Extrait:
···

ALGER – C’est pratiquement devenu un sport national: le commerce informel ou ce que les sociologues désignent comme le sous-emploi, fait rage dans les grandes villes du pays, alors qu’à Alger, le phénomène est si bien enraciné qu’il a fini par faire partie du »décorum » des marchés populaires.
Au populaire marché »T’nache », entre Belouizdad et la place du 1er Mai, des étals de fortune sont dorénavant installés par des revendeurs occasionnels de fruits et légumes, en particulier. »Avant, ce marché a été baptisé marché T’nache (douze en arabe) car il fermait à midi tapantes. Aujourd’hui, hélas, il est envahi par le commerce informel à longueur de journée », se désole Mustapha, un natif du quartier, qui se plait le vendredi à venir y flâner à la recherche de quelques bonnes pièces de daurade ou de denti.
Ce marché ne fait pas une exception dans une capitale envahie par le commerce informel, en particulier au niveau des grands marchés de fruits et légumes de la capitale, aussi bien à Bab El Oued, à Ferhat Boussad, à El Harrach, Bachdjarrah, El Biar ou les marchés couverts du plateau de Mustapha, dont celui de Ali Mellah.
»Tous les marchés sont squattés par les revendeurs occasionnels, des marchands ambulants de fruits, de légumes, d’agrumes, de poissons et souvent des articles de pacotille de Chine et du Nankin. Et, par la force des choses, ils se sont arrogés le droit de squatter et même sous louer les murs des ruelles de ces marchés », affirme un habitant de Bab El Oued.
Le marché couvert de Bab El Oued, qui attire chaque jour des milliers de clients et de badauds est »pratiquement asphyxié par ces revendeurs informels. Ils ont depuis longtemps fermé les rues qui y mènent, pour étaler leurs marchandises souvent à même le sol », ajoute cet habitant de Bab El Oued, emporté par des »souvenirs des belles salles de cinémas du quartier, et de la belle ambiance qui régnait ici dans les années 1970 ».
Cette situation est pratiquement la même dans l’ensemble des marchés couverts de la capitale, qui y drainent un commerce informel qui fait feu de tout bois, au point de »gêner la circulation automobile et souvent les évacuations d’urgence de la protection civile », affirme Abbes, un natif de Notre Dame d’Afrique, sur les hauteurs de Bab El Oued.
Jeunes vs chômage
A la direction du commerce de la wilaya d’Alger, pourtant, aucune explication au phénomène n’a pu être glanée auprès des responsables. »Nous ne sommes pas habilités à vous donner la moindre information sur ce sujet », a indiqué le directeur de wilaya du commerce, qui a cependant précisé que »nous sommes disposés à vous donner ce que vous voulez, mais pas sur le commerce informel ».

···

Contenu des données:
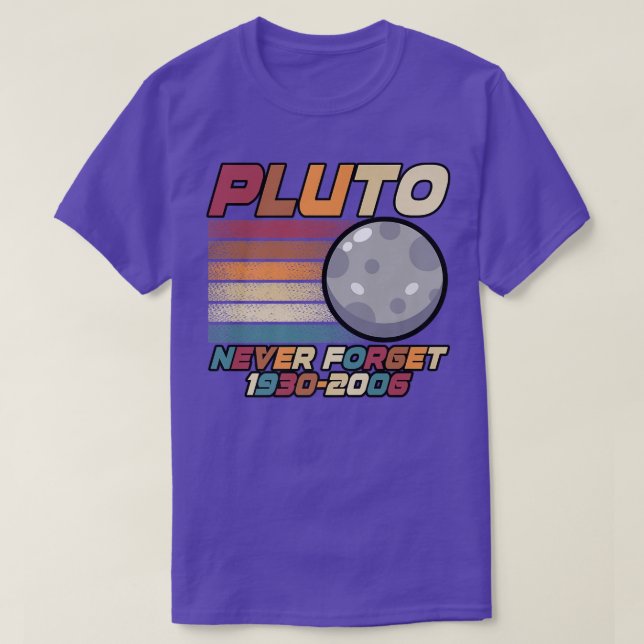 Pluto Never Forget 1930-2006 T-Shirt (Design Front)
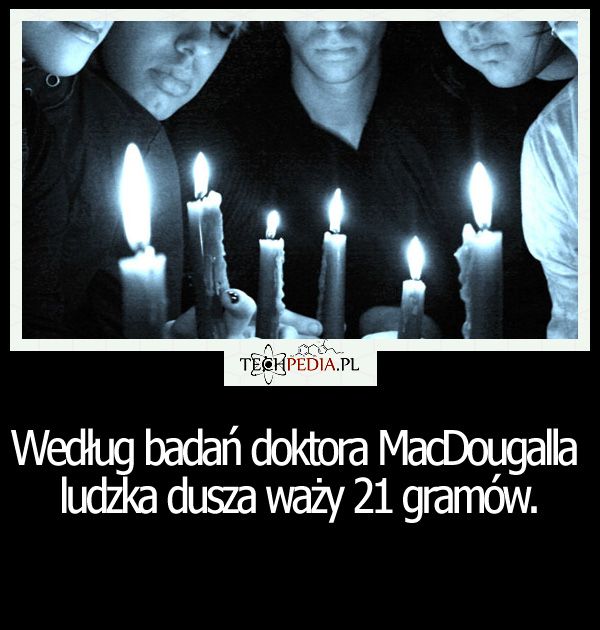 Według badań doktora MacDougalla ludzka dusza waży ...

···

Travail demandé: Reproduisez fidèlement le passage de l'extrait sur le commerce informel à Alger situé entre « ALGER – C’est » et « ou de denti. », bornes incluses.

Réponse attendue:
ALGER – C’est pratiquement devenu un sport national: le commerce informel ou ce que les sociologues désignent comme le sous-emploi, fait rage dans les grandes villes du pays, alors qu’à Alger, le phénomène est si bien enraciné qu’il a fini par faire partie du »décorum » des marchés populaires.
Au populaire marché »T’nache », entre Belouizdad et la place du 1er Mai, des étals de fortune sont dorénavant installés par des revendeurs occasionnels de fruits et légumes, en particulier. »Avant, ce marché a été baptisé marché T’nache (douze en arabe) car il fermait à midi tapantes. Aujourd’hui, hélas, il est envahi par le commerce informel à longueur de journée », se désole Mustapha, un natif du quartier, qui se plait le vendredi à venir y flâner à la recherche de quelques bonnes pièces de daurade ou de denti.